One mother who was pushing a cart full of groceries near Atlantic Terminal summed up what she’s observed in the last few months.

“We definitely are paying more,” she said.  “It’s mostly food, mostly food. Food went up.”  

Numbers released on Thursday from the federal Bureau of Labor Statistics confirm that. The Consumer Price Index shows that overall, prices have jumped 5% from a year ago, on average. In the last month, the index shows, overall prices are up 0.6%. Both of those numbers are higher than most economists had predicted.  

Regarding food purchased to eat at home, the price increase is 0.7% over the last year. Much higher is the increase in the price of food eaten outside of the home.: it’s gone up 4% from a year ago.  

Solace Naeymi, is a local resident who works in a restaurant. She said that she wasn’t surprised to learn about the restaurant food price increase.  

“Food has definitely gone up,” she said.  “We’re buying it wholesale [at the restaurant], and prices have doubled.”  

Defina Scott was eating her takeout lunch when she spoke with PIX11 News. She agreed that prices for food from eateries are a little higher.

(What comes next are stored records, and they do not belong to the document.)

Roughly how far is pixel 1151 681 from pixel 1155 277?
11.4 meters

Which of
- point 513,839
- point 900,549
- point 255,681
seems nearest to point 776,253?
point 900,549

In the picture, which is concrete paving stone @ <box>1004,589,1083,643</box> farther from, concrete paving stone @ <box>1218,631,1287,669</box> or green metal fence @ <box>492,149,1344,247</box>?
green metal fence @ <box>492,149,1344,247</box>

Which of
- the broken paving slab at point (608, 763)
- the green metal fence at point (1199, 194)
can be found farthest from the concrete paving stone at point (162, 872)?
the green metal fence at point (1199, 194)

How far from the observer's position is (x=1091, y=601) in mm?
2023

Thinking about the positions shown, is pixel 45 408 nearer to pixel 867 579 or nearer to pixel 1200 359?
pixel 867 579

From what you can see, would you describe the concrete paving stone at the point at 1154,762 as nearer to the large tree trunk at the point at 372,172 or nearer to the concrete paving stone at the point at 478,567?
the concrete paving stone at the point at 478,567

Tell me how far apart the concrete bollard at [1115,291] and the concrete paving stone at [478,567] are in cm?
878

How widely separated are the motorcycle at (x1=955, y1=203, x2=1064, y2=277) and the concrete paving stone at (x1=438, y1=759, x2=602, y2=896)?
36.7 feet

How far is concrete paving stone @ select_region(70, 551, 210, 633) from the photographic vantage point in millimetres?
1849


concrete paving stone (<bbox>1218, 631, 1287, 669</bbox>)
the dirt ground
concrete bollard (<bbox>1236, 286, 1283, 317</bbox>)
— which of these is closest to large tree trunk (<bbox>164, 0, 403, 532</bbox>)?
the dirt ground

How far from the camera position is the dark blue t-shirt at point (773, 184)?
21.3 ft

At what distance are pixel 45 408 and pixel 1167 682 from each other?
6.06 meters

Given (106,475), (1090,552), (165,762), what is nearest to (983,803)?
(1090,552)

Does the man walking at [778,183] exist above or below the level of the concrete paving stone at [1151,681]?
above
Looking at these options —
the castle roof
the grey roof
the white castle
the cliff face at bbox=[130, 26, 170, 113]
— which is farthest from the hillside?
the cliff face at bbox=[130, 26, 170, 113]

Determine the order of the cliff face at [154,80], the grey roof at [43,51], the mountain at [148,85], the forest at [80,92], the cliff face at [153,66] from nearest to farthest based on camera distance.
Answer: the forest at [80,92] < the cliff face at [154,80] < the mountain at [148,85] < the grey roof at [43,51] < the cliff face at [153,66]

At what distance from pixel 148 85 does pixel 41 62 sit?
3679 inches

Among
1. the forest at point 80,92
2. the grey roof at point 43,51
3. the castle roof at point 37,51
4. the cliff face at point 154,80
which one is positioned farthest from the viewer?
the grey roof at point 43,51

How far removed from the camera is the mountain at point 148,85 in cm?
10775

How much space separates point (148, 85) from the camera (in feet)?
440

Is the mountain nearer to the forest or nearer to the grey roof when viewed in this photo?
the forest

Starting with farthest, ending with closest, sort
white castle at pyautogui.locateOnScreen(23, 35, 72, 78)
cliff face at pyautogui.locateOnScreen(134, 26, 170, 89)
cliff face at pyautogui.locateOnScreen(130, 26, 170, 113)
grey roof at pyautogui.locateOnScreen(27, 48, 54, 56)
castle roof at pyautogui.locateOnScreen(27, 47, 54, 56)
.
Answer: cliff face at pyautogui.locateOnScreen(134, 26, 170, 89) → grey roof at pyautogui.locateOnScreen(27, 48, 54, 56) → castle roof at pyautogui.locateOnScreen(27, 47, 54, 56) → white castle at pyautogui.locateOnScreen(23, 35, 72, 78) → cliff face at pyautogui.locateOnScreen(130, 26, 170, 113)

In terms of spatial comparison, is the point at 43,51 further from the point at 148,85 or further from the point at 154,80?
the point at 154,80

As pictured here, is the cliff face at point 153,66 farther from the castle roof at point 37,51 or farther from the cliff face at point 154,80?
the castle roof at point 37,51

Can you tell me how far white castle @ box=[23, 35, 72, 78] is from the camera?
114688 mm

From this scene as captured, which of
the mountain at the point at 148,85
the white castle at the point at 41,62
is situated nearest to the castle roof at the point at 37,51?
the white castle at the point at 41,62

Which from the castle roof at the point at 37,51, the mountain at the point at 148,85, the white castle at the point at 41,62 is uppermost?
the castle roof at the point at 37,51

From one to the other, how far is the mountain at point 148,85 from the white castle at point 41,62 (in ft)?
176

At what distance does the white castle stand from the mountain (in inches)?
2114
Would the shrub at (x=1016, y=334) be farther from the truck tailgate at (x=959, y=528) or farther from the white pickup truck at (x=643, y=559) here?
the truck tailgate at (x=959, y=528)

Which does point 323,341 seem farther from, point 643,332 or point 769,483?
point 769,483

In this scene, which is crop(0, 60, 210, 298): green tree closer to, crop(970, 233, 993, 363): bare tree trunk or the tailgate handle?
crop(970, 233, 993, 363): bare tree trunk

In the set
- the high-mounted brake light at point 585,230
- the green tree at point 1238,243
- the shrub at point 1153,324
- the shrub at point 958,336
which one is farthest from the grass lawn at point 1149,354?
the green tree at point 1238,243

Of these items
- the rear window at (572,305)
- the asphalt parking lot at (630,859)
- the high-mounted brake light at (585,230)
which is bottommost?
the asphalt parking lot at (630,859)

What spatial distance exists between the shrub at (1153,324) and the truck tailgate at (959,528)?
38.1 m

More expensive, she said, was something else:

“Transportation,” she said, adding that she’s seen a specific rise in the prices of ways she uses to get around.

“Rideshare,” she said as an example, like Uber and Lyft.  “All those conveniences that were helpful during the height of the pandemic has dramatically increased” in price, she said.  

Federal economists agree. They said that transportation services now cost more than 11% more than a year ago.  

The reason behind the increases is one that Tom Aleman, a Brooklynite who’d gone shopping on Thursday, identified.

“There’s less supply,” he said.  

The federal Bureau of Labor Statistics concurred. Its Consumer Price Index report shows that supplies are more difficult to obtain, because of the pandemic slowing or shutting down factories.  
Because semiconductors are in short supply, for instance, the cost of new cars, which rely on them, is up 3.3%. However, the cost of used cars and trucks has skyrocketed 29.7% from a year ago.
What’s increased even more is the cost to fuel them up. At 56.2% more, it’s the most costly change in the index.

Along with the rise in inflation, has come a rise in wages for some people in the current economy, as employers find it challenging to fill some positions.

Naeymi, the restaurant worker, said that that was just fine with her.

“It’s been hard for everyone,” she said.  “So having prices go up to help everyone post-COVID is also okay.”

However, said Aaron Dessan, a financial advisor at Payne Capital Management, broad increases in wages can have their own challenges for the economy. 

“Really what we’re seeing now is wage inflation,” Dessan said in an interview. “If we continue to see wage inflation, which we think we will,” he continued, “that is going to be ultimately passed down to the consumer, which is why we think this is not transitory, and it’s going to continue.”